DOCUMENT EXTRACT:
The countdown to the most celebrated holiday around our country is upon us. While most of the country will be sitting down at tables to a huge feast or surrounded by family and friends, police officers will be working around the clock, keeping a watchful eye on our communities to help keep us safe. And while sometimes the holidays are not so celebrated by some people for various reasons, law enforcement can also experience a downside as well and develop the holiday blues.
The pressures of society and working during family celebrations can be discouraging. Crime and assaults also go up during the holidays, posing as traumatic reminders that can trigger memories and unwanted feelings which can also be a challenge for law enforcement. Perhaps you experienced a death in the family of someone who can no longer be there to celebrate the holidays, or perhaps personal problems such as financial or relationship are eating away at your holiday spirits.
If you find the holiday blues creeping up on you, here are a few tips offered by Dr. Beverly Anderson of the Metropolitan Police Employee Assistance Program designed especially for law enforcement:
• If you have experienced the loss of a loved one, give yourself permission to grieve. It’s normal. Don’t expect yourself to put on a “happy face.”
• Find someone you trust to talk to about your feelings. Talking about your feelings has a
healing effect similar to that of taking a heavy load off your shoulders. It doesn’t make you a weak person.
• Tell family and friends what you need. Don’t keep it to yourself and expect them to “read
your mind.” That just leads to resentment. Use “I” messages to express how you feel.
• Engage in strenuous physical exercise. It’s a proven stress reliever and it increases your body’s immune system and metabolism. Don’t wait until you feel motivated to exercise. Take action and do the opposite of what you’re feeling.
• Be realistic about the holiday season. All the TV “hype” is not going to ward off feelings of
loneliness; nor is it going to solve all past problems.
• Establish a spending limit and stick to it! Look for ways to show people that you care without spending lots of money that you don’t have.
• Take time for yourself…even if it’s just to relax.
• Set limits and priorities. Make a “To Do” list to arrange your priorities.
• Volunteer to work for an officer who has young children at home if you have no one to spend the holidays with. He or she will always remember that act of kindness.
• Don’t use alcohol or food to sooth your feelings of loneliness or sadness. They’re just
• Remember that “policing” is a unique profession that is meant for only the most resilient of people. You have been chosen for law enforcement because you care about others. Celebrate your profession. Being exposed to trauma impacts you; but it doesn’t mean that you are diminished because of it.

ABOUT THIS EXERCISE:
Return the passage of the holiday blues article from "If you find" up to and including "a weak person.", word for word.

INFORMATION PROVIDED:
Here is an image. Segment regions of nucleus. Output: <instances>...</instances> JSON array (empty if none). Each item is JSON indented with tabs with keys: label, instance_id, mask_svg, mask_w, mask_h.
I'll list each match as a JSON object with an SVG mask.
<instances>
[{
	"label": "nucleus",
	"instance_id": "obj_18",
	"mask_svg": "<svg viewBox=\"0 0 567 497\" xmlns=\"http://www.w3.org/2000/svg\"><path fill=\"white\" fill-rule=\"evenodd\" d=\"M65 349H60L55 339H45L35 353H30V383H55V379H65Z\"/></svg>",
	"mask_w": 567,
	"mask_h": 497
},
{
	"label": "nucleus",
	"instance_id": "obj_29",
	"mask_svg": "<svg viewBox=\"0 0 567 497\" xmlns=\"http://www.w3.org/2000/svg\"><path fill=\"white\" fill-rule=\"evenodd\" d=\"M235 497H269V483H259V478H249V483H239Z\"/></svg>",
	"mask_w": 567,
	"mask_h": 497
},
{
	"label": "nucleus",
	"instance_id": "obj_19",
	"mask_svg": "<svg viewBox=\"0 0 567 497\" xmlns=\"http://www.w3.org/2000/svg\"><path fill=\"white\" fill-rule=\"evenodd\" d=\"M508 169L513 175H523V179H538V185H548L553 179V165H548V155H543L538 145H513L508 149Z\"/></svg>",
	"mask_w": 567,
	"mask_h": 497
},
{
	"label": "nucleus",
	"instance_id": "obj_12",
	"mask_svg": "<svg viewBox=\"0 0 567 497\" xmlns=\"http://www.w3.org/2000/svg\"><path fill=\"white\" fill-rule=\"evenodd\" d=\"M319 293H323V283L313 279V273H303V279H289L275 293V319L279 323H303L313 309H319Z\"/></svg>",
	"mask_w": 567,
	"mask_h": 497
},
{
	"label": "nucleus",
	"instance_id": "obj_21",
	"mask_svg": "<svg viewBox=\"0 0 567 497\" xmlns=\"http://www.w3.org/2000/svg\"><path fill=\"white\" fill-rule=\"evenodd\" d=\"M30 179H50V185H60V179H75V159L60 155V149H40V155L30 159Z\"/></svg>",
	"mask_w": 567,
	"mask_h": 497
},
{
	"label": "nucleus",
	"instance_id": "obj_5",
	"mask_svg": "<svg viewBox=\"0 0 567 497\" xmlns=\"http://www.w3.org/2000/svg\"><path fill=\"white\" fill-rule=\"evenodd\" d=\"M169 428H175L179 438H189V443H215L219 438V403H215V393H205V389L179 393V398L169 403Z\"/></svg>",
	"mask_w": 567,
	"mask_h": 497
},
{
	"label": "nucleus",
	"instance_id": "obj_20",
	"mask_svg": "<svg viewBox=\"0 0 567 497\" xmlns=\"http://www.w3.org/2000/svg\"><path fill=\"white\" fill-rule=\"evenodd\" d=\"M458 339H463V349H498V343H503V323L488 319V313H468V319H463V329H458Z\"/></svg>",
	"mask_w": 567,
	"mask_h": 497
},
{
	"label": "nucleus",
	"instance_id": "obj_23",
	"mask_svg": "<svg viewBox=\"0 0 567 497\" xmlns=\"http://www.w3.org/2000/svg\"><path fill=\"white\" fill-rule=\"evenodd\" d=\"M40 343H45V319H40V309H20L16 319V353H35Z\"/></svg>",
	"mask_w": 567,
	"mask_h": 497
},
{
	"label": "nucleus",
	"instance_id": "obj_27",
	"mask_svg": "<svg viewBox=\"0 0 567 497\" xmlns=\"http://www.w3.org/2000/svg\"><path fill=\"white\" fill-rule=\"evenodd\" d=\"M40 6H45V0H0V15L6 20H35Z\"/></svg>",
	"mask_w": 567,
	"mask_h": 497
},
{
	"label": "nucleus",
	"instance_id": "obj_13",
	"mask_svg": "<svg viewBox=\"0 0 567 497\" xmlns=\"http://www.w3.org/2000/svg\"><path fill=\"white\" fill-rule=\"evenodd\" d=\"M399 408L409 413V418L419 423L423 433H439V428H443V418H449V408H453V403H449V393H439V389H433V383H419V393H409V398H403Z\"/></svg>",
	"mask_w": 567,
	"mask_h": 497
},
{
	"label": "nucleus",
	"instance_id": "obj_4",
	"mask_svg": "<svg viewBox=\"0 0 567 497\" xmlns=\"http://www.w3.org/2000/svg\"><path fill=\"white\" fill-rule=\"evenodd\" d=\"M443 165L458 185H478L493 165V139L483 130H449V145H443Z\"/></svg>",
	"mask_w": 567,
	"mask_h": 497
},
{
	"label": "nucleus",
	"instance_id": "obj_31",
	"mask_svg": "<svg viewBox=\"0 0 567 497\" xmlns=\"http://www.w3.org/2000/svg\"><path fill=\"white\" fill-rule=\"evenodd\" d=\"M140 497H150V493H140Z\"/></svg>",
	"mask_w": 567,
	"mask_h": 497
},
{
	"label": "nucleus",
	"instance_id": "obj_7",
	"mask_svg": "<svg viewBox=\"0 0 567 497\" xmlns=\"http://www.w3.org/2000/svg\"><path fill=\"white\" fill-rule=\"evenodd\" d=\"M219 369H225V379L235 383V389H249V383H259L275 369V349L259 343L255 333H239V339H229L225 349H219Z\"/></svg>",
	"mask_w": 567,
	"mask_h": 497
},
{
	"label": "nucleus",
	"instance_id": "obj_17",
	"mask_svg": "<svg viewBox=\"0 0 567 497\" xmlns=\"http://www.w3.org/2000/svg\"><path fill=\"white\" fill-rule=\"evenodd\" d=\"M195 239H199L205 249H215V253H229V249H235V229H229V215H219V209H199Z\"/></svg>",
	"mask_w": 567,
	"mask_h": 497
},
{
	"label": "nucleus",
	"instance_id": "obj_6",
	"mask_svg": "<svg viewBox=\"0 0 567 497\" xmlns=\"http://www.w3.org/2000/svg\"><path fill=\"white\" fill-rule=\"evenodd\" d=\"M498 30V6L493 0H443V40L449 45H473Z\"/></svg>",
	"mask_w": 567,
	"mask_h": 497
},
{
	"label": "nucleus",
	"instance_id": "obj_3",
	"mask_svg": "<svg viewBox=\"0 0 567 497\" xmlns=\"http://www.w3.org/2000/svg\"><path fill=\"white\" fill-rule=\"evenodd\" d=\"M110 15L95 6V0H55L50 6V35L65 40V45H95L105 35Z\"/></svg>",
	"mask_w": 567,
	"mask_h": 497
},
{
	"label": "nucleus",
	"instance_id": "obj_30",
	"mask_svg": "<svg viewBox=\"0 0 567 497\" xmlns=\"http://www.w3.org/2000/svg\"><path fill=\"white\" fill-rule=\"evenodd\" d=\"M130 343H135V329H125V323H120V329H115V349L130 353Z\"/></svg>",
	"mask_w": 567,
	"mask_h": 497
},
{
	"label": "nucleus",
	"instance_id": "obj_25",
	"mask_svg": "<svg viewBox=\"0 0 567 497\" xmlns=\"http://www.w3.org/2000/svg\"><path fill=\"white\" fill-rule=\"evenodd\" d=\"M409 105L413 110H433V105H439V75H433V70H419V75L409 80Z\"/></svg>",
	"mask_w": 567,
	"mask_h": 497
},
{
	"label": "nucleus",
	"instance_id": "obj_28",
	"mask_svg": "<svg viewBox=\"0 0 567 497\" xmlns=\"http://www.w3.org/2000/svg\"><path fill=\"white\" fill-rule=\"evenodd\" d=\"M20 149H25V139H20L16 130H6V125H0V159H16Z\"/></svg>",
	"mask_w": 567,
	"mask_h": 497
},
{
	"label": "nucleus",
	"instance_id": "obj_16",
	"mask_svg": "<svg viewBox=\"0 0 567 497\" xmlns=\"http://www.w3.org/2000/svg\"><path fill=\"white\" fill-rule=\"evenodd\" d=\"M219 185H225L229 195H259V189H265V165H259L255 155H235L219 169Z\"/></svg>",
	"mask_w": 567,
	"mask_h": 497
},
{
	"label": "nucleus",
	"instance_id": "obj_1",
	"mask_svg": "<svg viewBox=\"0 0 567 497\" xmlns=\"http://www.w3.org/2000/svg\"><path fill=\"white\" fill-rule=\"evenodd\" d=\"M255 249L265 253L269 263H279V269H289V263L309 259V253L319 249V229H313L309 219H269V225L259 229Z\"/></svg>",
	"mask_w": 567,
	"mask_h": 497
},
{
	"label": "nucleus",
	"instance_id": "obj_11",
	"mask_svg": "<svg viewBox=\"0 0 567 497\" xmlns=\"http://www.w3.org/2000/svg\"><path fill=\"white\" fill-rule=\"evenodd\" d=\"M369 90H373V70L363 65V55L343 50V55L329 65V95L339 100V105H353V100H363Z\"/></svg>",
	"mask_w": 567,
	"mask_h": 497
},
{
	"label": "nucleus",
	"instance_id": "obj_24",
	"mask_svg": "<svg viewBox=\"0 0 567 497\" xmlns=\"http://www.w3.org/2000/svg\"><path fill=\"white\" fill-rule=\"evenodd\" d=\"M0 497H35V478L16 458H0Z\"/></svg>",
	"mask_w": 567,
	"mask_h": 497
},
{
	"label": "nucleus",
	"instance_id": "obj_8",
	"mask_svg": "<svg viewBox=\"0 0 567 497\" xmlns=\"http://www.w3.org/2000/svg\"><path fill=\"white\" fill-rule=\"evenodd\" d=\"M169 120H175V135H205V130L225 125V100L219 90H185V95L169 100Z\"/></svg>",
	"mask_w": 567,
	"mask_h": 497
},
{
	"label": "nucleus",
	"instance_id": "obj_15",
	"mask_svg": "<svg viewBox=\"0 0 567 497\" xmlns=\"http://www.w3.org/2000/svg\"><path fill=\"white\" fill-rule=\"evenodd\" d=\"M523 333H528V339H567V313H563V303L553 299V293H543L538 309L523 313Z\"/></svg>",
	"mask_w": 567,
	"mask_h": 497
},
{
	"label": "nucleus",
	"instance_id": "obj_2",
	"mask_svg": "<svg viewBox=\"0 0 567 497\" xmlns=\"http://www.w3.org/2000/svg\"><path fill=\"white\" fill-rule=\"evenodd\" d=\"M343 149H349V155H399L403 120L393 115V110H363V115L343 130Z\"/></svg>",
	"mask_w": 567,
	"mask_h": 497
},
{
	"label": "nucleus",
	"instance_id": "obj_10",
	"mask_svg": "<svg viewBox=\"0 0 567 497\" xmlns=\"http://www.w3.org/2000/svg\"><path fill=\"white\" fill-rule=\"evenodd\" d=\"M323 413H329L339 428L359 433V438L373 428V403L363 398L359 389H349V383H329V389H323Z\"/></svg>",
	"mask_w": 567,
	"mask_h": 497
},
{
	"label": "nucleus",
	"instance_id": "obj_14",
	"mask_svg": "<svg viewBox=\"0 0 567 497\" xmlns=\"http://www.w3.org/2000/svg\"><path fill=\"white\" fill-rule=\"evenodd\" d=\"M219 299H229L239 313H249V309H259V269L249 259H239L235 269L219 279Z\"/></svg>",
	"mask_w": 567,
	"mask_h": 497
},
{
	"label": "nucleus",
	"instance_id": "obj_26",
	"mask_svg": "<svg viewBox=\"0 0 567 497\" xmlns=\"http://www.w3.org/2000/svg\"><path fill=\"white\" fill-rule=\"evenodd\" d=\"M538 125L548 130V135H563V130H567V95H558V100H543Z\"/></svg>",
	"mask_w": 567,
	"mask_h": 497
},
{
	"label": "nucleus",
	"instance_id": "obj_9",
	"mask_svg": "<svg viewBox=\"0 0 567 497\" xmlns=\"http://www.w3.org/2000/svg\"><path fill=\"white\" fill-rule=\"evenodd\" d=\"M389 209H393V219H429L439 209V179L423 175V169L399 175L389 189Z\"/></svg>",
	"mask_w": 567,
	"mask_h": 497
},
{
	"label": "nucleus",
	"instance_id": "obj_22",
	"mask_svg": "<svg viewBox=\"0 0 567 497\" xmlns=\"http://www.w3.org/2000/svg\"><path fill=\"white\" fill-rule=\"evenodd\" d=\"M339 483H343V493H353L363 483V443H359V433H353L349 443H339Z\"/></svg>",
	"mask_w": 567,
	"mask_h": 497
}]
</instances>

FINAL ANSWER:
If you find the holiday blues creeping up on you, here are a few tips offered by Dr. Beverly Anderson of the Metropolitan Police Employee Assistance Program designed especially for law enforcement:
• If you have experienced the loss of a loved one, give yourself permission to grieve. It’s normal. Don’t expect yourself to put on a “happy face.”
• Find someone you trust to talk to about your feelings. Talking about your feelings has a
healing effect similar to that of taking a heavy load off your shoulders. It doesn’t make you a weak person.